Starting at the first line of the entries and ending at the line that contains "the point at 744,796, the", output those lines as a Markdown table with the columns No. and Entry Text, giving each line its row number and skipping blank lines. Leave the pictures out of the table.

· · ·

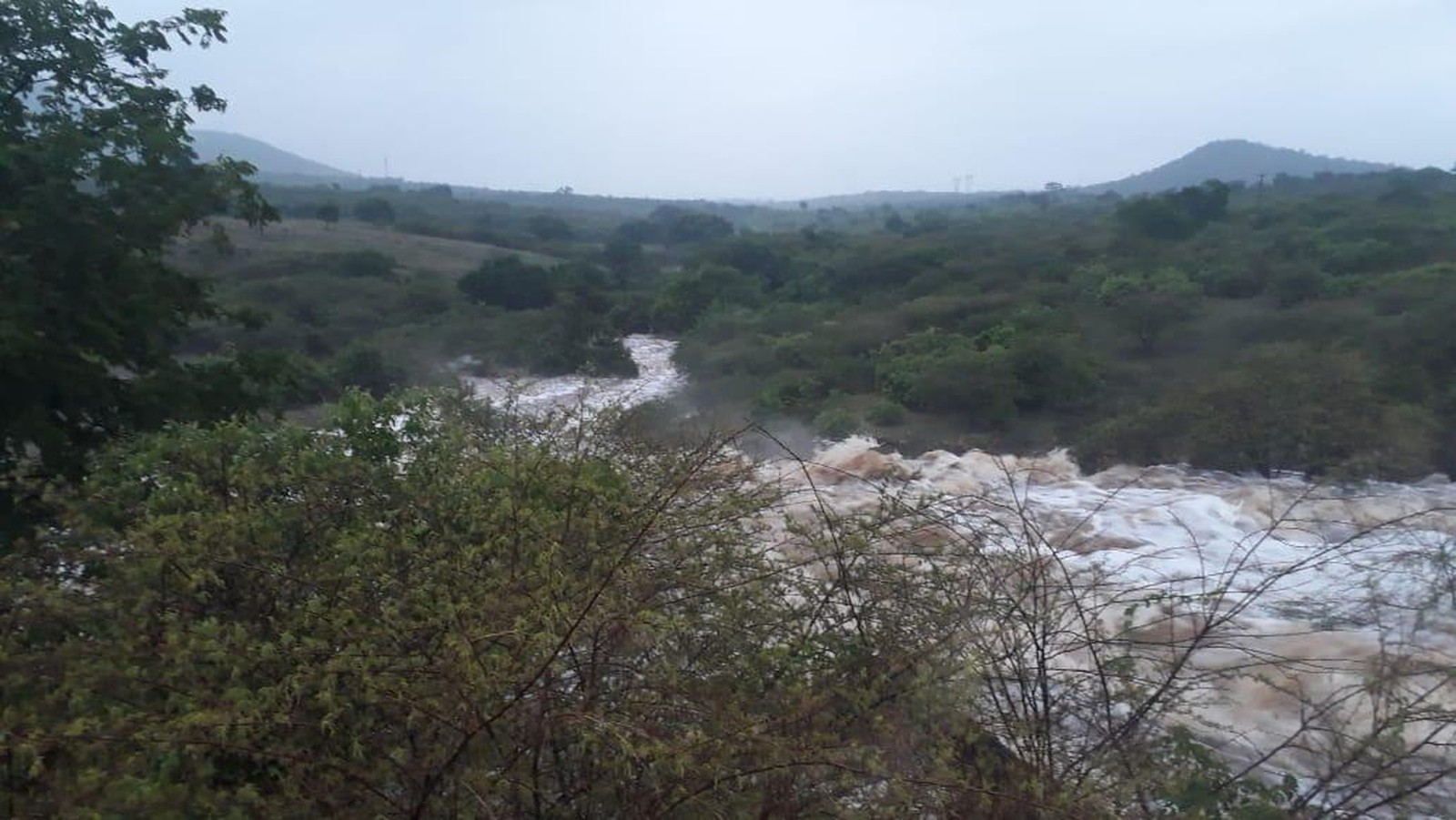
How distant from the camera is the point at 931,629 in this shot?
111 inches

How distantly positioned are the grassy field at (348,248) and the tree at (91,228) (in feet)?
47.8

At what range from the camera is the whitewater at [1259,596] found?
2.89m

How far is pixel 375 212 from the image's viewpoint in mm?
35406

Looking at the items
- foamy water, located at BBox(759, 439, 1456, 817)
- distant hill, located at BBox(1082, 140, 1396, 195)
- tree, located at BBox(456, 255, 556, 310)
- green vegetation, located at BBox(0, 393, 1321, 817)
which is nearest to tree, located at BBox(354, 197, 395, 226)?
tree, located at BBox(456, 255, 556, 310)

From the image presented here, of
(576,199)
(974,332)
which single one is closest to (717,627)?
(974,332)

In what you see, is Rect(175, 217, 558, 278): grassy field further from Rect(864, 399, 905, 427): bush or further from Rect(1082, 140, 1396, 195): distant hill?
Rect(1082, 140, 1396, 195): distant hill

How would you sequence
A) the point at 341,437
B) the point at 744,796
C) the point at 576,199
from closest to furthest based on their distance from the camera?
the point at 744,796, the point at 341,437, the point at 576,199

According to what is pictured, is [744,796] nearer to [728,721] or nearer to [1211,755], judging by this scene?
[728,721]

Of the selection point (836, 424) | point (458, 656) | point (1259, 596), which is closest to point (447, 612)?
point (458, 656)

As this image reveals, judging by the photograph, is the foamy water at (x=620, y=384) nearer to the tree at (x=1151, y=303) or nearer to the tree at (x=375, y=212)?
the tree at (x=1151, y=303)

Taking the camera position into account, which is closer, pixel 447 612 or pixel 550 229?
pixel 447 612

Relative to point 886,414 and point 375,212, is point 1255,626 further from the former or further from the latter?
point 375,212

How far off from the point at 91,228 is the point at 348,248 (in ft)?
70.5

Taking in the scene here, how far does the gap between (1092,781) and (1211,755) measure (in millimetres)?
568
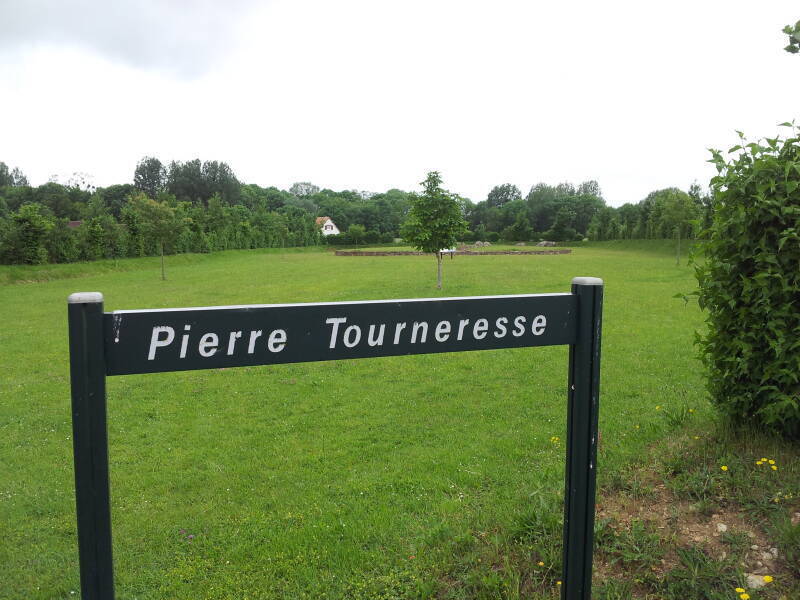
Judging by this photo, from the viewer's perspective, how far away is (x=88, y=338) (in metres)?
1.61

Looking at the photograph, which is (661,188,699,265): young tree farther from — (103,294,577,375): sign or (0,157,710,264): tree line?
(103,294,577,375): sign

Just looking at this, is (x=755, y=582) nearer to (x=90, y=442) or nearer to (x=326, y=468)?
(x=90, y=442)

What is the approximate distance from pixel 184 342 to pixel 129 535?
268 centimetres

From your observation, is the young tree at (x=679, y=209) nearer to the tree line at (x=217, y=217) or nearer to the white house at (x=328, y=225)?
the tree line at (x=217, y=217)

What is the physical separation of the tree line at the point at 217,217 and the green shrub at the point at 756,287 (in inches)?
14.6

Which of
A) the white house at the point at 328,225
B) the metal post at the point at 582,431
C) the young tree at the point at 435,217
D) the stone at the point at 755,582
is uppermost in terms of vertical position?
the white house at the point at 328,225

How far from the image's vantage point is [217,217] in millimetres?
50969

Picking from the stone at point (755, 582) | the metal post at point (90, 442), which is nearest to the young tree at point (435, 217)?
the stone at point (755, 582)

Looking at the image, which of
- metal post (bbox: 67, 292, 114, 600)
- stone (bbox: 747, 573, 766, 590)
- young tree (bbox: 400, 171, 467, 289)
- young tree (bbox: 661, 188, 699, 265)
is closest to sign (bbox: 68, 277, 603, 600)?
metal post (bbox: 67, 292, 114, 600)

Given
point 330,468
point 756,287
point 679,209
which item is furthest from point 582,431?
point 679,209

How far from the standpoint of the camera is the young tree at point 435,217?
66.5 feet

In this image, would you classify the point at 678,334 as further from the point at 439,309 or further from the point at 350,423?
the point at 439,309

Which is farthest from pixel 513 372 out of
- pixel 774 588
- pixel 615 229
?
pixel 615 229

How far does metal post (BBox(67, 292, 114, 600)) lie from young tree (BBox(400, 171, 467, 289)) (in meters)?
18.6
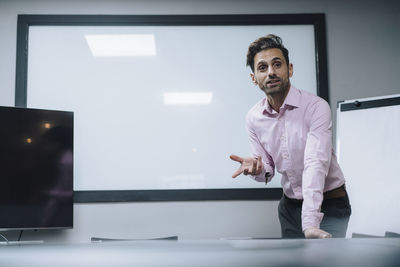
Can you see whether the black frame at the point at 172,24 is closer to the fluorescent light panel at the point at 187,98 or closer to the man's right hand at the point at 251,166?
the fluorescent light panel at the point at 187,98

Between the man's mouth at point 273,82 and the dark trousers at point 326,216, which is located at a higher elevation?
the man's mouth at point 273,82

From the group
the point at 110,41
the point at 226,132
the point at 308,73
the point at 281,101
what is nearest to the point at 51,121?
the point at 110,41

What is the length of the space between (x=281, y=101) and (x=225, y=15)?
3.65 feet

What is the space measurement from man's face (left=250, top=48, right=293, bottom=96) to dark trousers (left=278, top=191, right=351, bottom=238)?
66cm

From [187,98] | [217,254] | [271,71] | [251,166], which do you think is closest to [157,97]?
[187,98]

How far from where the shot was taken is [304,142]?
84.6 inches

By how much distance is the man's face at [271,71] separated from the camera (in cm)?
236

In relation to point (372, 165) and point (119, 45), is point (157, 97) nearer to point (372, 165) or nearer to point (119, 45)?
point (119, 45)

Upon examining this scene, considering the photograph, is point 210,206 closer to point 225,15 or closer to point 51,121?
point 51,121

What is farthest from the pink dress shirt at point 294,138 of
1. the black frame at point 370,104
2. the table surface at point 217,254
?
the table surface at point 217,254

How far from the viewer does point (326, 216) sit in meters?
2.06

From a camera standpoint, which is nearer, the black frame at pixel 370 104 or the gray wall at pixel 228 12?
the black frame at pixel 370 104

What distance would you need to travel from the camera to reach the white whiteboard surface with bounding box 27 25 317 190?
116 inches

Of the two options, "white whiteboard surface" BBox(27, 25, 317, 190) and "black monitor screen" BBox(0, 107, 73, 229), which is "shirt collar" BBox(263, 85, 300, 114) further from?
"black monitor screen" BBox(0, 107, 73, 229)
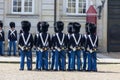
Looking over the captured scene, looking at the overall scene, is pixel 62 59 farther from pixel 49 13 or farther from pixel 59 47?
pixel 49 13

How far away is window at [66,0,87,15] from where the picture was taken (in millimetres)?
27405

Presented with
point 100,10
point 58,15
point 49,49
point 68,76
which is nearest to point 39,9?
point 58,15

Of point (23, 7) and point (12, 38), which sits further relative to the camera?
point (23, 7)

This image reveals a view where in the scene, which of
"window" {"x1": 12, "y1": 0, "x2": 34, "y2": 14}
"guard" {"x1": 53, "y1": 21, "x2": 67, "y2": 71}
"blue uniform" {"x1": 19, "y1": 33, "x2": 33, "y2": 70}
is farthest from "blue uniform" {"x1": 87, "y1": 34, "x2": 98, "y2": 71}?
"window" {"x1": 12, "y1": 0, "x2": 34, "y2": 14}

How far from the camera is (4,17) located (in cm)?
2692

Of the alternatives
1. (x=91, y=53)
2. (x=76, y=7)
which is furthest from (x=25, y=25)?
(x=76, y=7)

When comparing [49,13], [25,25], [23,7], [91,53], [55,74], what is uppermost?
[23,7]

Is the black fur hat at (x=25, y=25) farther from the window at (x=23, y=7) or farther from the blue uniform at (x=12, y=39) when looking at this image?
the window at (x=23, y=7)

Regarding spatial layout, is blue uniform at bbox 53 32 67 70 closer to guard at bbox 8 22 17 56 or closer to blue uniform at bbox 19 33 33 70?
blue uniform at bbox 19 33 33 70

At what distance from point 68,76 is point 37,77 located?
1.04 m

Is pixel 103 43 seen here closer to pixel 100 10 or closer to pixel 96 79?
pixel 100 10

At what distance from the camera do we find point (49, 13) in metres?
27.0

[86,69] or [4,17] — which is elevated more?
[4,17]

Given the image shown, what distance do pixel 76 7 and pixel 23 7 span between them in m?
2.77
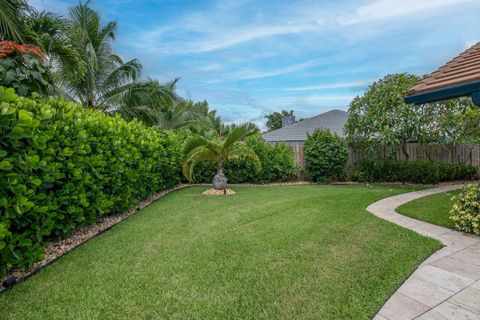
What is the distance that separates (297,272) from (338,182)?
944cm

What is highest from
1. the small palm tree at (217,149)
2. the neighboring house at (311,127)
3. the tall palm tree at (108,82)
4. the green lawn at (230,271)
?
the tall palm tree at (108,82)

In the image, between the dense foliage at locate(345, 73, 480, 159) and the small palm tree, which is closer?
A: the small palm tree

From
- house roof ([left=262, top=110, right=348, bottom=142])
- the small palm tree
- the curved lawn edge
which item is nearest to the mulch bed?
the curved lawn edge

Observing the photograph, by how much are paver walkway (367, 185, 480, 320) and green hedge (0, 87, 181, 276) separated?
3572 mm

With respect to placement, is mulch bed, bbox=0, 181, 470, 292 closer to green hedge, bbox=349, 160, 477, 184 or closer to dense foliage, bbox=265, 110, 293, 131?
green hedge, bbox=349, 160, 477, 184

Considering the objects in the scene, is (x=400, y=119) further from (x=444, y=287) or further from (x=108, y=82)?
(x=108, y=82)

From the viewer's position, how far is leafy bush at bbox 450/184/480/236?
4648 mm

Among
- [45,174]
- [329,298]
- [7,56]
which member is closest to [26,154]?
[45,174]

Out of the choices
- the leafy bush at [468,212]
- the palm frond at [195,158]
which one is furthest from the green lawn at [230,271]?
the palm frond at [195,158]

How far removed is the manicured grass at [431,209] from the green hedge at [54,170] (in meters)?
5.81

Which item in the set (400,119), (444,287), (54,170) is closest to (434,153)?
(400,119)

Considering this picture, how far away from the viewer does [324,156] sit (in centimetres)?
1159

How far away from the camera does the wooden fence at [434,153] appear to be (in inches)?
483

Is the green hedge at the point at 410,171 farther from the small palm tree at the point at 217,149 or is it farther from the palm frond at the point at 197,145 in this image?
the palm frond at the point at 197,145
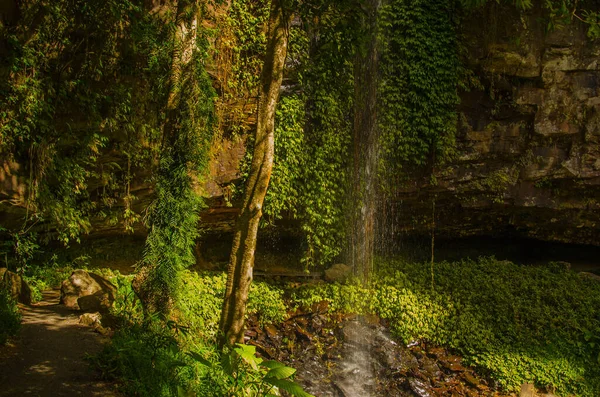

· · ·

#### Finished answer:
| No. | Entry Text |
|---|---|
| 1 | How distant from the camera is the point at 931,629 in this shot? |
| 2 | 111 inches |
| 3 | How distantly positioned are the grassy field at (348,248) and the tree at (91,228) (in feet)? |
| 4 | 47.8 |
| 5 | At what range from the camera is the whitewater at [1259,596] found? |
| 6 | 2.89m |
| 7 | How far is pixel 375 212 from the image's viewpoint in mm? |
| 8 | 35406 |
| 9 | Looking at the items |
| 10 | - foamy water, located at BBox(759, 439, 1456, 817) |
| 11 | - distant hill, located at BBox(1082, 140, 1396, 195) |
| 12 | - tree, located at BBox(456, 255, 556, 310) |
| 13 | - green vegetation, located at BBox(0, 393, 1321, 817) |
| 14 | which is nearest to tree, located at BBox(354, 197, 395, 226)? |
| 15 | tree, located at BBox(456, 255, 556, 310) |
| 16 | From the image presented here, of |
| 17 | (576,199) |
| 18 | (974,332) |
| 19 | which single one is closest to (717,627)? |
| 20 | (974,332) |
| 21 | In what you see, is Rect(175, 217, 558, 278): grassy field further from Rect(864, 399, 905, 427): bush or further from Rect(1082, 140, 1396, 195): distant hill? |
| 22 | Rect(1082, 140, 1396, 195): distant hill |
| 23 | How would you sequence |
| 24 | A) the point at 341,437 |
| 25 | B) the point at 744,796 |
| 26 | C) the point at 576,199 |
| 27 | from closest to furthest based on their distance from the camera? |
| 28 | the point at 744,796, the point at 341,437, the point at 576,199 |